*** 本文 ***

ようやく新年が訪れました。
抱負とか、前年の反省などを記していた
頃が懐かしく、今は反省するような悪い
コトもしていませんし、この身体が、何時
くたばるかという急ぎの心配もありません。
「それにしても」と引用するような大事件も、
昨年の紅白やレコード大賞が大ニュースであった、
1970年代が懐かしくも、それ以上の感動も無い
時間が流れ続けているのでしょう。
ここの場所は自動車とその周囲の話題で繋がるサイトです。
これが案外一番正月から難しいお題かも知れません。
今年も最初から重いテーマはありません。
有事や国防を先に言っておき、人目をひいておいて、実際に
先に手を就けるのは国交と経済と言う順もわかっている宰相
(とその周辺)で良いと思います。
ネトの人たちは、かつぐ神輿や大義に目を失いがちですが、大義の前に
本義があります。家庭を大事にしたり、自分の生き方を犠牲にするような考えは
撞着しているのかと思うのですが、きょうくらいは、いやさか営々御祝い気分で
いいでしょう。
今年の行き方(生き方)は、ハップハザードで行こうかと思います。
直訳は「行き当たりばったり」になるのですが、日本語のネガティブなイメージ
でなく、修練を積んだ人間が底力でみせるアドリブという意味もあり、
あまり悲観的なニュアンスはありません。
さて、クルマ社会の今年とこれからですが、劇的な変化は当分無いように思います。
全部電気自動車になるとか、子供の頃に見た空飛ぶ自動車=エアカーになるような
画の世界とか。
それには主に二つの理由があり、一つは21世紀に入り社会のモダライズゼーションが
急速にスピードが落ちてブレーキがかかるようになったこと。

*** 表示データ ***

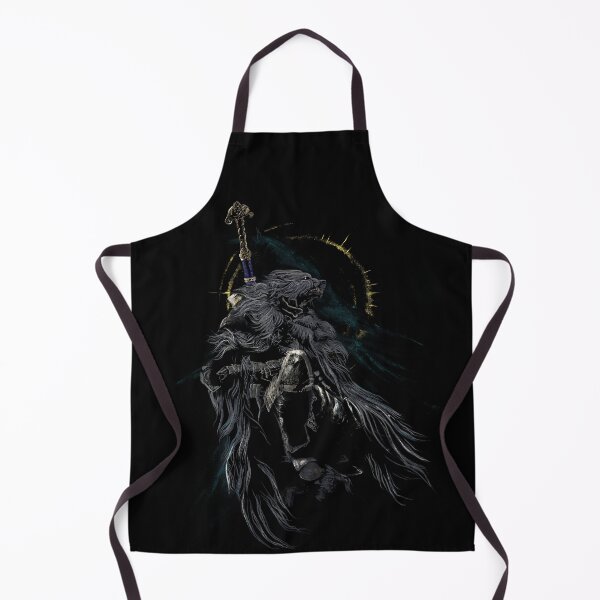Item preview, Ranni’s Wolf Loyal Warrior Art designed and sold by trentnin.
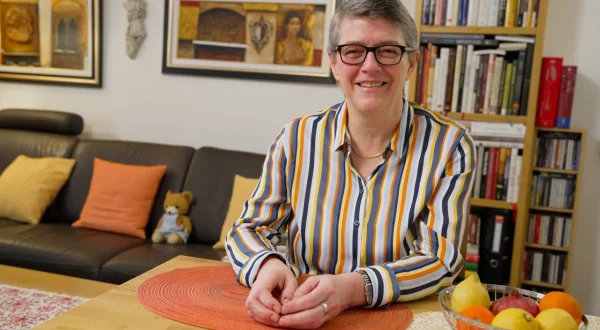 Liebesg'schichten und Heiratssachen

***

本文によると、このサイトはどのような話題でつながるサイトですか。

自動車とその周囲の話題でつながるサイトです。